__THE EXERCISE__. Exactly repeat the line that contains "Does the image", then every line after it up to and including the final line.
======== DATA TO USE
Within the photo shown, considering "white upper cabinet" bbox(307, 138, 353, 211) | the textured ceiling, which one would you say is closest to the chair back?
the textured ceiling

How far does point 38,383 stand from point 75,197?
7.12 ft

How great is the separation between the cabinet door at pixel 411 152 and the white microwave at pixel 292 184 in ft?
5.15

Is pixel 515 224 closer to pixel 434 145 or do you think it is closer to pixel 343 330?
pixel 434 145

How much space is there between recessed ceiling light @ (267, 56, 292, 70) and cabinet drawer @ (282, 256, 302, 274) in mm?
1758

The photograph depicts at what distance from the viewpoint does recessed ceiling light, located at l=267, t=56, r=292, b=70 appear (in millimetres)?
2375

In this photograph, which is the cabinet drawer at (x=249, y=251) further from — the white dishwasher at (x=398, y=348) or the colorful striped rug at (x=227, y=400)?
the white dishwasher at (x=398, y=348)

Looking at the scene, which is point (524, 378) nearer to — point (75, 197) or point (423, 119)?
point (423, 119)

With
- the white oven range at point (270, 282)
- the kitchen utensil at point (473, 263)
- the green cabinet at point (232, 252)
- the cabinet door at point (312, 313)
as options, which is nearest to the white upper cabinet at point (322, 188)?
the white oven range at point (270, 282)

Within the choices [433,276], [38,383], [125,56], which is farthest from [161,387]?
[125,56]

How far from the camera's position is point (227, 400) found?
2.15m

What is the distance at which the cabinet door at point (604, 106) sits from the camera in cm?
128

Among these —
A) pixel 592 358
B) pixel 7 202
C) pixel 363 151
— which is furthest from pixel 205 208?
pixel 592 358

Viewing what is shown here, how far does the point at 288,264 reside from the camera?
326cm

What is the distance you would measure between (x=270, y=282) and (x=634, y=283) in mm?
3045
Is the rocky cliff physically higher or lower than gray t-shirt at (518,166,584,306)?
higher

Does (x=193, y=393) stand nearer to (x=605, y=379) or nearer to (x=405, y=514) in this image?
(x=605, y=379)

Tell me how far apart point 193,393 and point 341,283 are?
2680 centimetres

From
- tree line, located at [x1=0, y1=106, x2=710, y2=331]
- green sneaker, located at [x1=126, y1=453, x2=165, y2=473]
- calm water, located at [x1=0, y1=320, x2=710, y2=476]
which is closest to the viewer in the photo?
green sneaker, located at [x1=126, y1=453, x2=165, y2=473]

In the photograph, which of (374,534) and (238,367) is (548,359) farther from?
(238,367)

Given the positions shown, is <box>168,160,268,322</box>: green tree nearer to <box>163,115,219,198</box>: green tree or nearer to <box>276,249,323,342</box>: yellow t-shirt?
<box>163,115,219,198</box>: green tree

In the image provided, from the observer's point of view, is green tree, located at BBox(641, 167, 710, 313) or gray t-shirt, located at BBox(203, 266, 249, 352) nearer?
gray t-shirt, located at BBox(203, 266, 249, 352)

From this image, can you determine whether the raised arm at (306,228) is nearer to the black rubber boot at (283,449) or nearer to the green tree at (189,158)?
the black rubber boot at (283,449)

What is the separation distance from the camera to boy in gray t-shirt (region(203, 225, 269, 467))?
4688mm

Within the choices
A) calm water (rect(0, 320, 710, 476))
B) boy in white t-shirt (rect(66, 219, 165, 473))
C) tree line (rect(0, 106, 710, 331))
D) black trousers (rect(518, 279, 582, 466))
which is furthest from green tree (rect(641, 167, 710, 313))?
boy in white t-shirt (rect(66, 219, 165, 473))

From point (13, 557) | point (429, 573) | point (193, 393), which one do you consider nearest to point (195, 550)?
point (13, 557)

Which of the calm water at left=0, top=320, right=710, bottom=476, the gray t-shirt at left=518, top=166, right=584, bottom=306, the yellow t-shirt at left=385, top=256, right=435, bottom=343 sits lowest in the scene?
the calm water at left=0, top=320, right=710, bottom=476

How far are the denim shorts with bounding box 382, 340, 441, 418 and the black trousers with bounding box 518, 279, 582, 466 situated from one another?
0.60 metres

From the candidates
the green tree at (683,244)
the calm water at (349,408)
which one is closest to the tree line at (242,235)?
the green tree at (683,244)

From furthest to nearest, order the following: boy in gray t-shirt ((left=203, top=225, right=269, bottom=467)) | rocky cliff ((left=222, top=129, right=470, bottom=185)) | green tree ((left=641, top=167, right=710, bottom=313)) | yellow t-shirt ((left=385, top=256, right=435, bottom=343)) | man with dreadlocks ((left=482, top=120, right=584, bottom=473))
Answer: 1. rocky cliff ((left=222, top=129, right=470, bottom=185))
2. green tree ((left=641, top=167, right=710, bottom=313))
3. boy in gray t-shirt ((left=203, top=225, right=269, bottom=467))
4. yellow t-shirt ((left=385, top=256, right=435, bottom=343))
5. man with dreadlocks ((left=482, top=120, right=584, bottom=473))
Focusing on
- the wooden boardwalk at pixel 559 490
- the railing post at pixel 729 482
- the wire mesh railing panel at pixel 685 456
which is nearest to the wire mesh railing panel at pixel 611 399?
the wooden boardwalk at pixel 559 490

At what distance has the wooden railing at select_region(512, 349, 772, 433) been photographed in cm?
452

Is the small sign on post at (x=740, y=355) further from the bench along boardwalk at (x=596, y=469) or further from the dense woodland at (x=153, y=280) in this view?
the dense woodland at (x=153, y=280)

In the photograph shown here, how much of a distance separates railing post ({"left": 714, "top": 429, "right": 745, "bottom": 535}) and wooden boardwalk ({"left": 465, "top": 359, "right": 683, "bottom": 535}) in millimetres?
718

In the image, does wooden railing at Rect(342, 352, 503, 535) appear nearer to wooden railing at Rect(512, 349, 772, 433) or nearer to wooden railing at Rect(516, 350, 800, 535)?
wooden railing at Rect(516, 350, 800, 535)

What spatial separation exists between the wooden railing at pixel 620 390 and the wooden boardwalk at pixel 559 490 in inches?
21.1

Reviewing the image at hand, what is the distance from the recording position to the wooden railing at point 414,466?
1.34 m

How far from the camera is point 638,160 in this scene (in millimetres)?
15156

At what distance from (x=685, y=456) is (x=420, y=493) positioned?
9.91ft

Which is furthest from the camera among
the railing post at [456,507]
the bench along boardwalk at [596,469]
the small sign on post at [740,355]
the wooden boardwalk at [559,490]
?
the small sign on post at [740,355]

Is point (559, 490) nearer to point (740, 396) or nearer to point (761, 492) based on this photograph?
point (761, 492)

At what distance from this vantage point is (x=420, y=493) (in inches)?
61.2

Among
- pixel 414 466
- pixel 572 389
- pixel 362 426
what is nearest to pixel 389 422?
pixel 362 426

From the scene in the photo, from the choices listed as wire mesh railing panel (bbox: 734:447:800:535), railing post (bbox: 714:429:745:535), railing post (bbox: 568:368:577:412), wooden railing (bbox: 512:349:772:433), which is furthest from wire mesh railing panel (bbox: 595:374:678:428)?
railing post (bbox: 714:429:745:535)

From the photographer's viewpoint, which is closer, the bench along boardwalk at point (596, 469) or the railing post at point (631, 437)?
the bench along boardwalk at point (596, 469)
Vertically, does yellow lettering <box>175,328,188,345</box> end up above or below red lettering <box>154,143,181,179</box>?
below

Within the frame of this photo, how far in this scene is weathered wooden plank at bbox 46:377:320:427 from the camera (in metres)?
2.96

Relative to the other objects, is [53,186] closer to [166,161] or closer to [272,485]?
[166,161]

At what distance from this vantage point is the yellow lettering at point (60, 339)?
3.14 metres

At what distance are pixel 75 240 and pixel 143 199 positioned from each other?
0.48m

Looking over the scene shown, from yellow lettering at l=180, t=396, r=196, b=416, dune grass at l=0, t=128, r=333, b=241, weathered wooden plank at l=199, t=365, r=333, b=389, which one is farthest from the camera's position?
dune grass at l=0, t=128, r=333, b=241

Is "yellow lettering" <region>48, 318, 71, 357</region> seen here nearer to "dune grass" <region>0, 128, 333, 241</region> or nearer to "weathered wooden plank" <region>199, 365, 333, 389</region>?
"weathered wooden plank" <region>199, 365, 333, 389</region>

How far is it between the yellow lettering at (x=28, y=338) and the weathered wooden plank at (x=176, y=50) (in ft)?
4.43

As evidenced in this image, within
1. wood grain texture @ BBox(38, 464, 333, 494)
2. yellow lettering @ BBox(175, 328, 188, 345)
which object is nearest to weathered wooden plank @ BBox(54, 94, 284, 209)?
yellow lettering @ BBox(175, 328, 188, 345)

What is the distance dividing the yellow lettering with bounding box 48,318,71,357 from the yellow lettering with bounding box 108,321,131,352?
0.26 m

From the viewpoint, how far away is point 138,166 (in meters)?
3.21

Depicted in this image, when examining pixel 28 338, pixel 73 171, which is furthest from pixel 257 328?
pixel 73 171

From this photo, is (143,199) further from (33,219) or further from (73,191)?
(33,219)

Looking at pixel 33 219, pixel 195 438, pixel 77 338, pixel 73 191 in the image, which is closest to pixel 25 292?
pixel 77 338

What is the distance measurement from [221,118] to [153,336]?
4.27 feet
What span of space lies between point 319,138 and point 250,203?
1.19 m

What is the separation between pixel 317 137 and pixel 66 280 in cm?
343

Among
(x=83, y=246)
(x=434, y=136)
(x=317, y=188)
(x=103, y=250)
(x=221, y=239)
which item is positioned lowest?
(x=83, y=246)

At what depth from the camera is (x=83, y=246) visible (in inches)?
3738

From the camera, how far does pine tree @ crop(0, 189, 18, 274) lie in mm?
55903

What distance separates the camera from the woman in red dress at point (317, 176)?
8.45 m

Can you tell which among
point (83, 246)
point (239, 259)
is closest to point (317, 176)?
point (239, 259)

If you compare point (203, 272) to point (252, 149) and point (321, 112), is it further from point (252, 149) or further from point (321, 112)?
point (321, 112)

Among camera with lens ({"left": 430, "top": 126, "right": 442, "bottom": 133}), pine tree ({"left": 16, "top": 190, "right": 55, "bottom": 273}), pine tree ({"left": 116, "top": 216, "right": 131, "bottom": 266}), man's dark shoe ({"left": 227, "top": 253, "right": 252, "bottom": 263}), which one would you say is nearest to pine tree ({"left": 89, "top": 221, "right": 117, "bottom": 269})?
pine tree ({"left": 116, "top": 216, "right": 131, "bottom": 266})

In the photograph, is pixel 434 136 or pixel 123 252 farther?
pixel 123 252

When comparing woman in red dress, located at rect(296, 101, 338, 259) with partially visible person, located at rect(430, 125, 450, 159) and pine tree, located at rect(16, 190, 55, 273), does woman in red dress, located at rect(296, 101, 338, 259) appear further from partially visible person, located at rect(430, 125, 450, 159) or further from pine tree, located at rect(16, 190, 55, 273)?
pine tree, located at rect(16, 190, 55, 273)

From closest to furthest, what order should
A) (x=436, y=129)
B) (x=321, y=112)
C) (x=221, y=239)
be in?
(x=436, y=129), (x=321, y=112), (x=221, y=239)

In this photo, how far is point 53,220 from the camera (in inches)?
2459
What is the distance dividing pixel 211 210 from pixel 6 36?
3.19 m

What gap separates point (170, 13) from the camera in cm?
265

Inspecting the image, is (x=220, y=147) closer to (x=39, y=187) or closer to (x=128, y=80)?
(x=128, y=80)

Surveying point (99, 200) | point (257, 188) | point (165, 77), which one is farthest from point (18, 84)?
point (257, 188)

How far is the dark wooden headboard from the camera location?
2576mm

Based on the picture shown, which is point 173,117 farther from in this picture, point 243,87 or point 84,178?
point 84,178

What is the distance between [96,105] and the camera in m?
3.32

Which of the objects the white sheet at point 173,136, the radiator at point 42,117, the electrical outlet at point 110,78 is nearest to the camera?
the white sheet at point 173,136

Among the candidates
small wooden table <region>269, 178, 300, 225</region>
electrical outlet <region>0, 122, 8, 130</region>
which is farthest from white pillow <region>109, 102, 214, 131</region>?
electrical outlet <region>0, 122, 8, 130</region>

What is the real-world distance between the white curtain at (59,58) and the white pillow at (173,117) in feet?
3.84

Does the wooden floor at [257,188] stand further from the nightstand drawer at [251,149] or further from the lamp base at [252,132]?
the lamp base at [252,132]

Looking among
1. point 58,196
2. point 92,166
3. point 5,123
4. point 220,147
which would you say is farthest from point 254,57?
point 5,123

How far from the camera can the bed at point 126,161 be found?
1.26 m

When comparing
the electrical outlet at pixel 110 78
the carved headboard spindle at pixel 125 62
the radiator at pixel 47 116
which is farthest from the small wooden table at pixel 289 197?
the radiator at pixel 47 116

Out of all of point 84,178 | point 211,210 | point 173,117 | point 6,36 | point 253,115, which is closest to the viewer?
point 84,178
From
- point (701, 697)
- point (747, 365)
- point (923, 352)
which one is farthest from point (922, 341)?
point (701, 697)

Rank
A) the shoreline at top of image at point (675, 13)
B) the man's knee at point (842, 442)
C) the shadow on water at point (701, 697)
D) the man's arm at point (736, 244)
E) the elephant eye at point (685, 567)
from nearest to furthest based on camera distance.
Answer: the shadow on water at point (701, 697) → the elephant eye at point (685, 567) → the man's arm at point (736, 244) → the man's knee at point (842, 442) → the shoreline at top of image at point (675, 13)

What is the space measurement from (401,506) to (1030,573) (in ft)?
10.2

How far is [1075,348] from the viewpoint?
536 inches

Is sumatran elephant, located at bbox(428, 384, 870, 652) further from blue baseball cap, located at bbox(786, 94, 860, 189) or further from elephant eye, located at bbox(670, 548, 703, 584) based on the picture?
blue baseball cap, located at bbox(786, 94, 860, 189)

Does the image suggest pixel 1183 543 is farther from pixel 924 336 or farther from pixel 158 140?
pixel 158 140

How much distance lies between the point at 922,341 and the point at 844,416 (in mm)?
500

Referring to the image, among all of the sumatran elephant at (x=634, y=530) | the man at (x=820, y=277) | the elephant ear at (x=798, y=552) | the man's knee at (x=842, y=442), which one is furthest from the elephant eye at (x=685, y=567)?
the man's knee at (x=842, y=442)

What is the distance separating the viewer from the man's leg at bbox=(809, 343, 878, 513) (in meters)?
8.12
================
__FULL SOLUTION__.
Does the image suggest pixel 1183 543 is farther from pixel 924 336 or farther from pixel 158 140?
pixel 158 140

How much distance lies between the point at 922,341 and the point at 844,416 (in mm)?
500

Referring to the image, among all of the sumatran elephant at (x=634, y=530) | the man at (x=820, y=277) | the elephant ear at (x=798, y=552) | the man's knee at (x=842, y=442), which one is furthest from the elephant eye at (x=685, y=567)?
the man's knee at (x=842, y=442)

What is the distance separating the viewer from the man's leg at bbox=(809, 343, 878, 513) (in meters)?
8.12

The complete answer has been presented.